• _LISTE DES TÂCHES_:
1 – Réécris sous forme de liste le paragraphe du texte sur l'océan primitif qui commence par « Certains auteurs n'hésitent pas », en conservant ses faits principaux.
2 – Prolonge le texte sur l'océan primitif à partir de sa dernière phrase.

------ TEXTE SOURCE ------

Cette découverte d'océans plus étendus que prévu bouleverse également le scénario de l'émergence de la vie. Selon Johnson, "Si notre travail est précis, cela signifie que le nombre d'environnements terrestres où la vie a pu émerger et évoluer était vraiment faible ou absent jusqu'il y a un peu moins de 3.2 milliards d'années."

Un grand océan il y a 4 milliards d'années

Certains auteurs n'hésitent pas à déclarer qu'il y a 3.2 à 4 milliards d'années, la Terre était recouverte d'un superocéan, d'une étendue d'eau tellement vaste et profonde que seuls quelques îlots émergeaient. Mais nous n'avons aucune preuve que la mer atteignit une telle superficie, d'autant moins qu'à l'époque les continents n'étaient pas encore formés. On peut donc juste affirmer qu'un grand océan enveloppait la Terre, qu'il était certainement plus étendu que de nos jours mais il est impossible d'évaluer sa proportion par rapport aux premières terres émergées. En revanche, les géophysiciens parlent de superocéan par opposition aux supercontinents qui se sont formés à partir du Méso-Protérozoïque (~1.6 Ga). On y reviendra.

La Terre d'il y a 3.8 milliards d'années, au début de l'Archéen était en grande partie couverte d'eau d'où émergeaient ci et là les premiers cratons. A cette époque, la mer vira au bleu, l'atmosphère commença à se charger d'oxygène et l'air s'éclaircit. Document T.Lombry.

------ DONNÉES ------

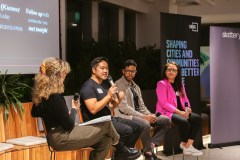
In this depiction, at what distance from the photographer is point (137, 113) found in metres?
4.86

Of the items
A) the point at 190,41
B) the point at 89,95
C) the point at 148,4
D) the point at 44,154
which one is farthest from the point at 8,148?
the point at 148,4

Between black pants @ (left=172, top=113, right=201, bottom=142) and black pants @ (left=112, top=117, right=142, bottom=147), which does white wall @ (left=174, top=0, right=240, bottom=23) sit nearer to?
black pants @ (left=172, top=113, right=201, bottom=142)

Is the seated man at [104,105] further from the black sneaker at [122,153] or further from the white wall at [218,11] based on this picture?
the white wall at [218,11]

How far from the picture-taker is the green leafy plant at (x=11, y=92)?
13.1 feet

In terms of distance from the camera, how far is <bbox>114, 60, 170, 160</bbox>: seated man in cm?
477

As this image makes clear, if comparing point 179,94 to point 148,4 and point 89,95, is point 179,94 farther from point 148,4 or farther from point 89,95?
point 148,4

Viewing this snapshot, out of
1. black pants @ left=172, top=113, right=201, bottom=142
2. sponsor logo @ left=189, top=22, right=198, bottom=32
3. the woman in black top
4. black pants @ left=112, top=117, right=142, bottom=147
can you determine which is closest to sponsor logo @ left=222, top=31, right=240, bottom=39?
sponsor logo @ left=189, top=22, right=198, bottom=32

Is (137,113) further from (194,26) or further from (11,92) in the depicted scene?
(194,26)

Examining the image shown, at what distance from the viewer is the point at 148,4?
929 centimetres

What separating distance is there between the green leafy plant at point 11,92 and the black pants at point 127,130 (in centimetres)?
105

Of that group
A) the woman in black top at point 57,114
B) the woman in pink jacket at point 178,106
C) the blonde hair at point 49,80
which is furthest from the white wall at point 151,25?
the blonde hair at point 49,80

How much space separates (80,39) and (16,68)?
298 centimetres

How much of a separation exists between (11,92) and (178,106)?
2.26 m

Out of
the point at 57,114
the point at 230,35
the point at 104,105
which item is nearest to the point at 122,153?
the point at 104,105
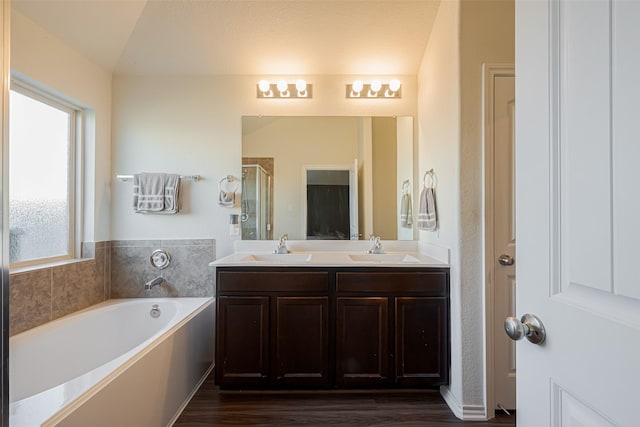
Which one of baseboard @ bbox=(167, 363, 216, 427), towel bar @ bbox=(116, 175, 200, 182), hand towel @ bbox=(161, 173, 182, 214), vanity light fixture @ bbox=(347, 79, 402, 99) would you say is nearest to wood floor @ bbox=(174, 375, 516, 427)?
baseboard @ bbox=(167, 363, 216, 427)

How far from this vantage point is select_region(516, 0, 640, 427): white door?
0.48 m

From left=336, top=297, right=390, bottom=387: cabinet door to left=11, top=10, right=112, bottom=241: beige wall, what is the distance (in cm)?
200

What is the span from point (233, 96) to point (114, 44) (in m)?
0.90

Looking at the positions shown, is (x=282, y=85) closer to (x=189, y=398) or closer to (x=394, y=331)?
(x=394, y=331)

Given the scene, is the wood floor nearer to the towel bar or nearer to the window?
the window

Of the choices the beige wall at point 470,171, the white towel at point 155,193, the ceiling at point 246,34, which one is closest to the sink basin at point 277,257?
the white towel at point 155,193

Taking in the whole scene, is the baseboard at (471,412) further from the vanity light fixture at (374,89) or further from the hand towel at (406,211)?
the vanity light fixture at (374,89)

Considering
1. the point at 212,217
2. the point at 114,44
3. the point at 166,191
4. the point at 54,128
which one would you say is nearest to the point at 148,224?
the point at 166,191

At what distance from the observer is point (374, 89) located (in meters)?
2.58

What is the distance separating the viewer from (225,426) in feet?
5.74

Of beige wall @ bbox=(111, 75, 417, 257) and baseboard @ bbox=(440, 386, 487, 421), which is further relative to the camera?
beige wall @ bbox=(111, 75, 417, 257)

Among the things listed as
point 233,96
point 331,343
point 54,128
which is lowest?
point 331,343

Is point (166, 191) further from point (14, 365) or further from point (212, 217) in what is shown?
point (14, 365)

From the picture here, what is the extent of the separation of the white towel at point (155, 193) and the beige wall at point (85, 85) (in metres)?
0.26
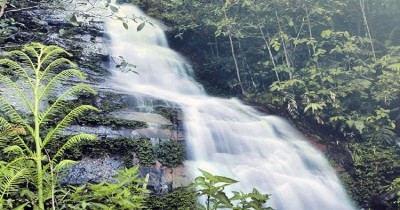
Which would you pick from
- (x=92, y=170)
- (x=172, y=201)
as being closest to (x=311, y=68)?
(x=172, y=201)

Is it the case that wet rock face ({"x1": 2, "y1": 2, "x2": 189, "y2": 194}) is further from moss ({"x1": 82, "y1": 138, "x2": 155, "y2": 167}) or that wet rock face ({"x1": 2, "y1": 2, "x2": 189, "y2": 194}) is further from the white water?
the white water

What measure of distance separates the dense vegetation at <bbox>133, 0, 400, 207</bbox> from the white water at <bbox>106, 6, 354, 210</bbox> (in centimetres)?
83

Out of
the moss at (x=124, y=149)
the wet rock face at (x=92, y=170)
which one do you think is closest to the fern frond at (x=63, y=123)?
the wet rock face at (x=92, y=170)

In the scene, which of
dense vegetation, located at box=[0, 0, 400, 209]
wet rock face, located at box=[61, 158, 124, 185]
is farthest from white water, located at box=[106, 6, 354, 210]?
wet rock face, located at box=[61, 158, 124, 185]

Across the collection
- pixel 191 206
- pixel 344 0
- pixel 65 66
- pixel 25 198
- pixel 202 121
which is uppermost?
pixel 344 0

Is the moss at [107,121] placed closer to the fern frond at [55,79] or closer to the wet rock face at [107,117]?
the wet rock face at [107,117]

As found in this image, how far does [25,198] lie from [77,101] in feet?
11.4

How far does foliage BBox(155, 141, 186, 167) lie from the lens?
5.32m

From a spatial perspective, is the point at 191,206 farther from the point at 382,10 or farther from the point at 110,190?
the point at 382,10

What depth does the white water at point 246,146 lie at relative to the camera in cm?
584

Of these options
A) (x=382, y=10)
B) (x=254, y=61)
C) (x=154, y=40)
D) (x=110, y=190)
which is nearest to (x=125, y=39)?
(x=154, y=40)

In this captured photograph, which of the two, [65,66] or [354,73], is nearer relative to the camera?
[65,66]

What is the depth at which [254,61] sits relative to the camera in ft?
37.0

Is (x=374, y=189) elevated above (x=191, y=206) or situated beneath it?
situated beneath
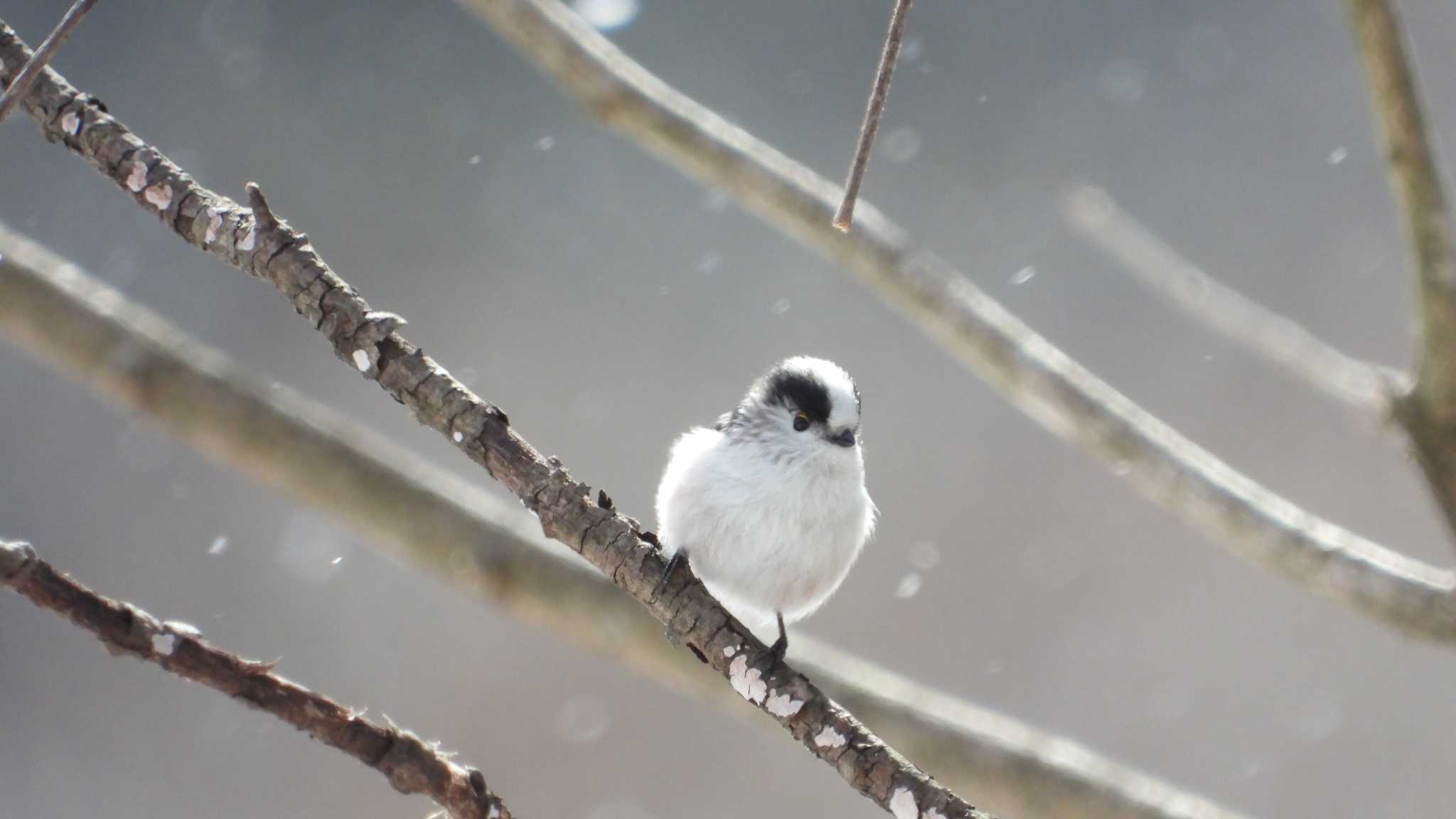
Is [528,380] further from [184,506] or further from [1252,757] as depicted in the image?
[1252,757]

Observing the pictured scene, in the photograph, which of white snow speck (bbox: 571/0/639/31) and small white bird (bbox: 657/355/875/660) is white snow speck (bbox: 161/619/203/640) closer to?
small white bird (bbox: 657/355/875/660)

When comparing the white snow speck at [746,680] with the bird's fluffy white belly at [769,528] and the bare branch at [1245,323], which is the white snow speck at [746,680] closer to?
the bird's fluffy white belly at [769,528]

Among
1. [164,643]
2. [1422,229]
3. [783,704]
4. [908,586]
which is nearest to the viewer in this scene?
[164,643]

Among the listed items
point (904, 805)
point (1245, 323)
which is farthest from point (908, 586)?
point (904, 805)

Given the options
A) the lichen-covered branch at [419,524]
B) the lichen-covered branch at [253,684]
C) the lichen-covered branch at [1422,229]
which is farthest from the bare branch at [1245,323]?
the lichen-covered branch at [253,684]

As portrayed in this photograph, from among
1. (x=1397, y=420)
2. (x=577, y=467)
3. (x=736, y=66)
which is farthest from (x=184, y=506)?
(x=1397, y=420)

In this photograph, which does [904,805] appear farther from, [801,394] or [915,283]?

------

• _RÉPONSES FOURNIES_:
1 –
- Selon certains auteurs, il y a 3,2 à 4 milliards d'années, la Terre était recouverte d'un superocéan si vaste et profond que seuls quelques îlots émergeaient.
- Aucune preuve n'indique que la mer ait atteint une telle superficie, d'autant que les continents n'étaient pas encore formés.
- On peut seulement affirmer qu'un grand océan enveloppait la Terre et qu'il était certainement plus étendu qu'aujourd'hui.
- Il est impossible d'évaluer sa proportion par rapport aux premières terres émergées.
- Les géophysiciens parlent de superocéan par opposition aux supercontinents formés à partir du Méso-Protérozoïque (~1,6 Ga).

2 –
À travers les âges, le niveau de la mer a augmenté et baissé avec les températures, mais le volume total d'eau présent à la surface de la Terre a toujours été supposé constant. Aujourd'hui, il est de plus en plus évident qu'il y a 3 ou 4 milliards d'années, les océans de la planète contenaient près de deux fois plus d'eau - suffisamment pour submerger les continents actuels jusqu'au-dessus du mont Everest. L'inondation aurait pu amorcer le moteur de la tectonique des plaques mais rendu plus difficile l'émergence de la vie sur terre. Voyons ce scénario en détails.

Dan une étude publiée dans la revue "AGU Advances" en 2021, Junjie Dong, spécialiste des minéraux à l'Université d'Harvard et ses collègues ont étudié un modèle basé sur des expériences de laboratoire pour comprendre comment l'eau fut stockée sur ou dans la Terre primitive.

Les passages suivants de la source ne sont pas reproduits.